Feature/delete service stats keys generator by eguzki · Pull Request #74 · 3scale/apisonator

eguzki · 2019-02-06T11:39:21Z

Stats key generator used by Stats::PartitionEraserJob and Stats::PartitionGeneratorJob background jobs

davidor · 2019-02-18T14:16:04Z

In general, I found the code a bit hard to follow. Here are a few reasons why I think the code might be more complex than it should:

There are no tests.
In my opinion, the way Enumerators are used makes the code more difficult to understand and know which keys are generated where.
KeyTypesFactory is coupled with DeleteJobDef. I think that the generator of keys should only receive the params it cares about (service, apps, metrics, users, to, from).
The code generates invalid keys. It generates invalid response code "buckets" ("1XX", "9XX", etc.), and also, it generates keys for specific codes like 200, 403, etc. which are not used.
PartitionGenerator recibes an instance of KeyGenerator, but it only needs to know the total number of keys. I'd say this is an unnecessary coupling. Moreover, this is a class that only calls .step. I think we should not define a new class just for this.
There are a few things that can be simplified. For example, there's a ServiceKeyPartGenerator but it feels unnecessary to me because, in the job, there's only one service ID. Same for ResponseCodeKeyPartGenerator, the list of "buckets" for response codes is fixed and defined in a constant of the Stats::Commons module.
I think that the KeyPartGenerators duplicates code already present in the Period module. For example, the .succ method of that module could be used to replace code in KeyPartGenerators.

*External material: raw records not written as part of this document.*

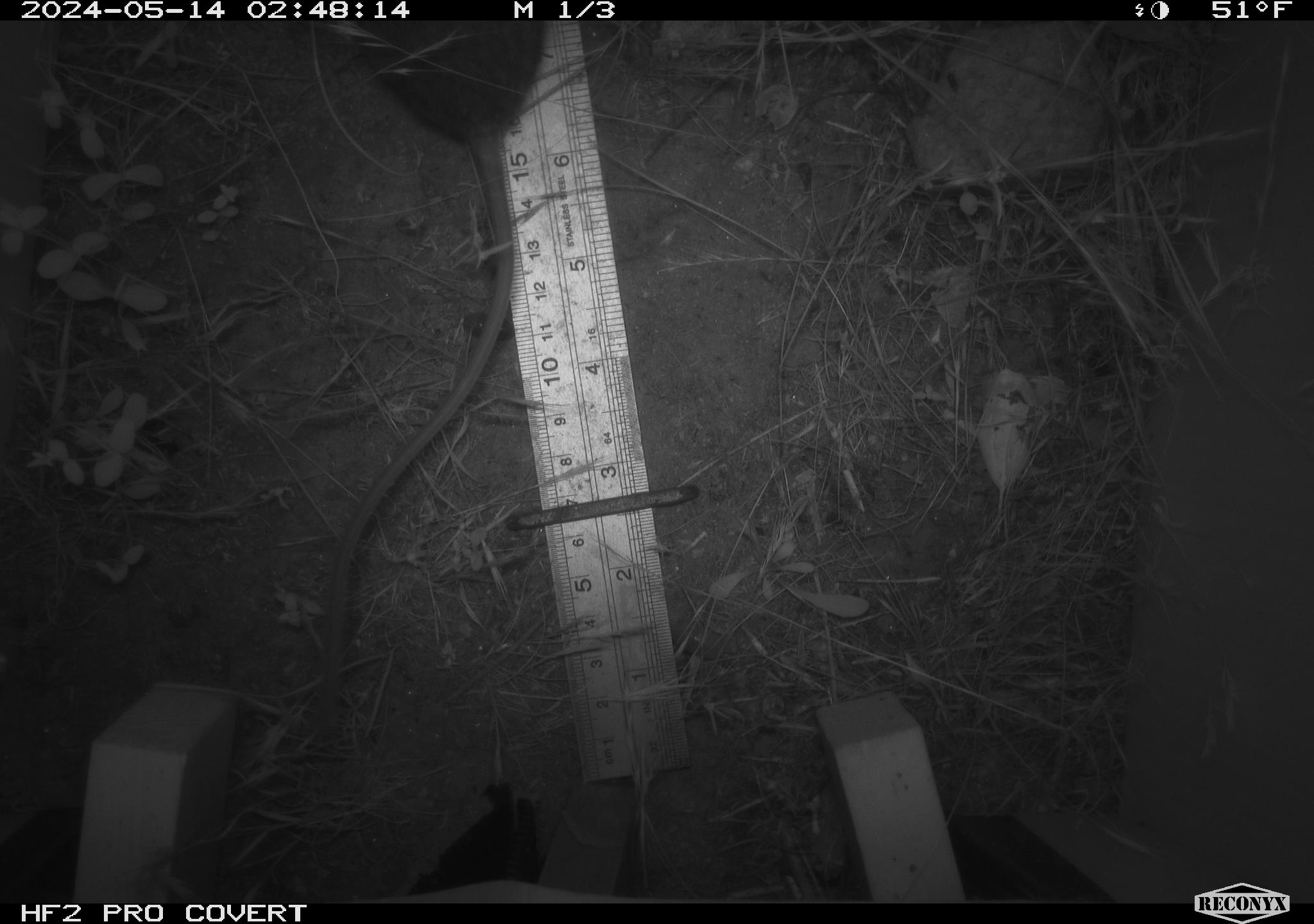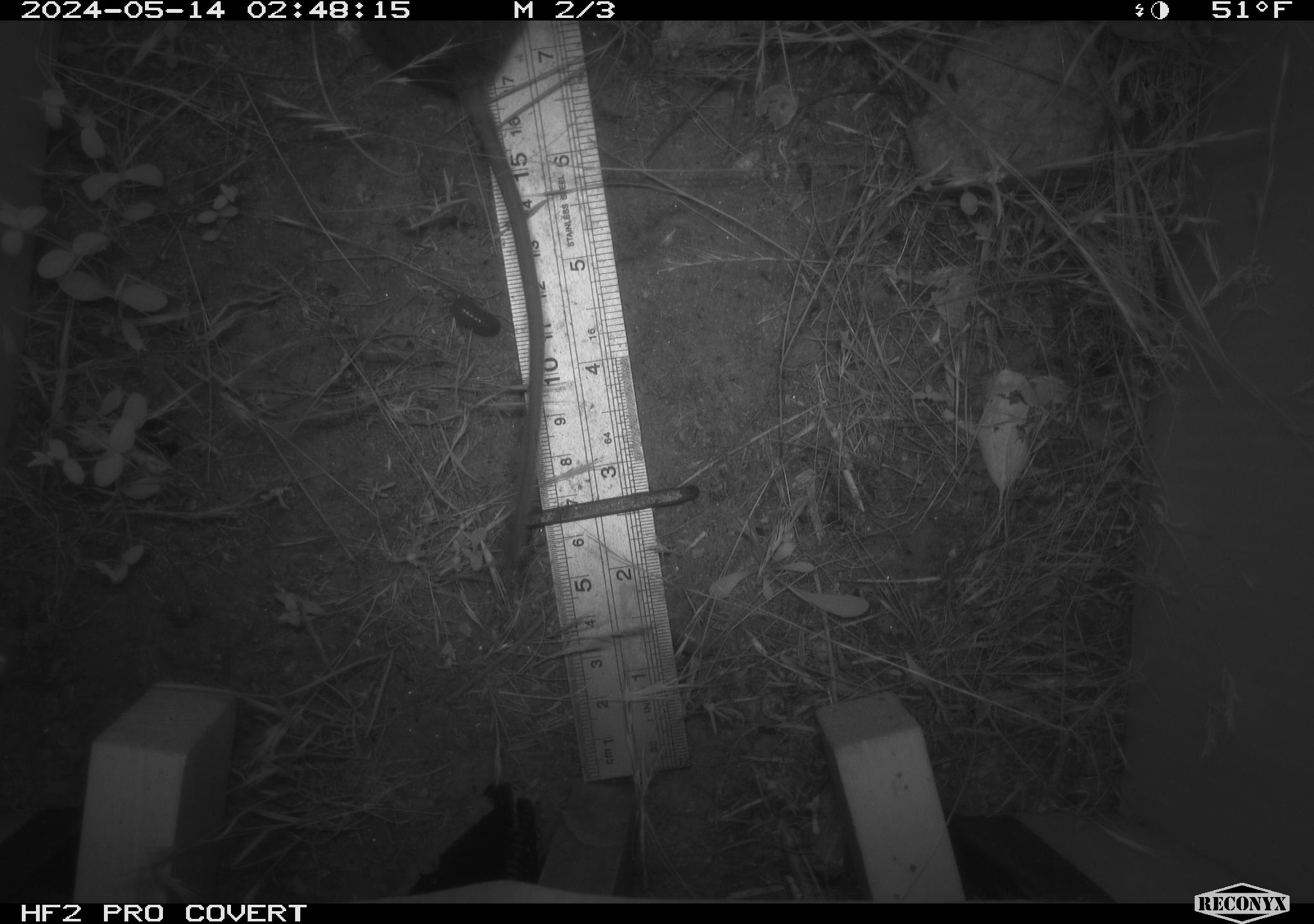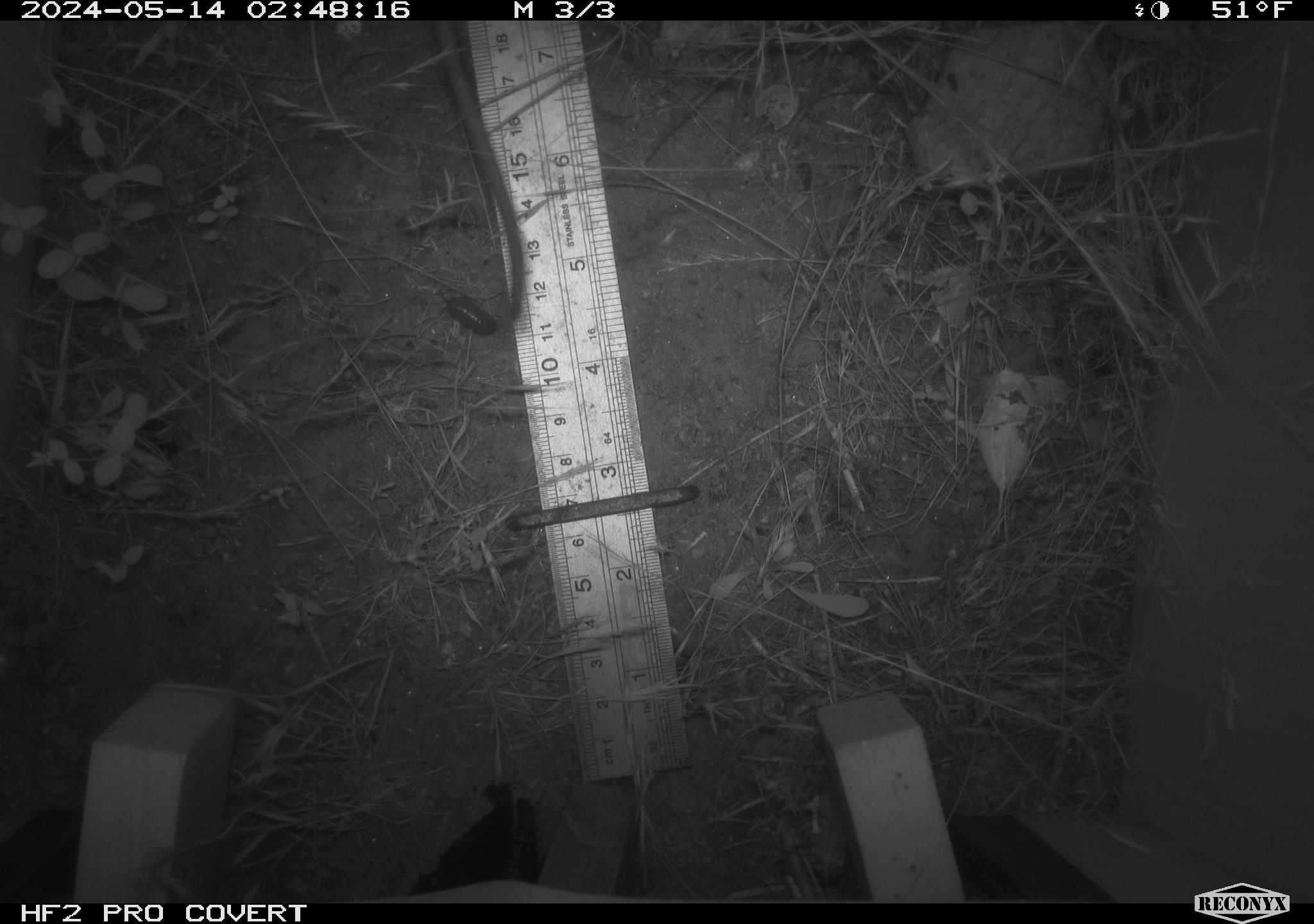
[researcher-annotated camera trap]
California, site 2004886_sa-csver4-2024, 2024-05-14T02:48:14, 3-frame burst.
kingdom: Animalia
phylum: Chordata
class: Mammalia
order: Rodentia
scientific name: Rodentia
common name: mouse species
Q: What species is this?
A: Mouse species (Rodentia).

eguzki · 2019-02-21T18:12:56Z

Some comments:

There are no tests.

👍 WIP

In my opinion, the way Enumerators are used makes the code more difficult to understand and know which keys are generated where.

👎 The algorithm is challenging. IMO Enumerators technique is an elegant tool to implement key generators, specially when there are different key types and each key contains several parts each of which is itself a generator. Let's put off this discussion until you see tests and have an overview of all requirements of the algorithm.

KeyTypesFactory is coupled with DeleteJobDef. I think that the generator of keys should only receive the params it cares about (service, apps, metrics, users, to, from).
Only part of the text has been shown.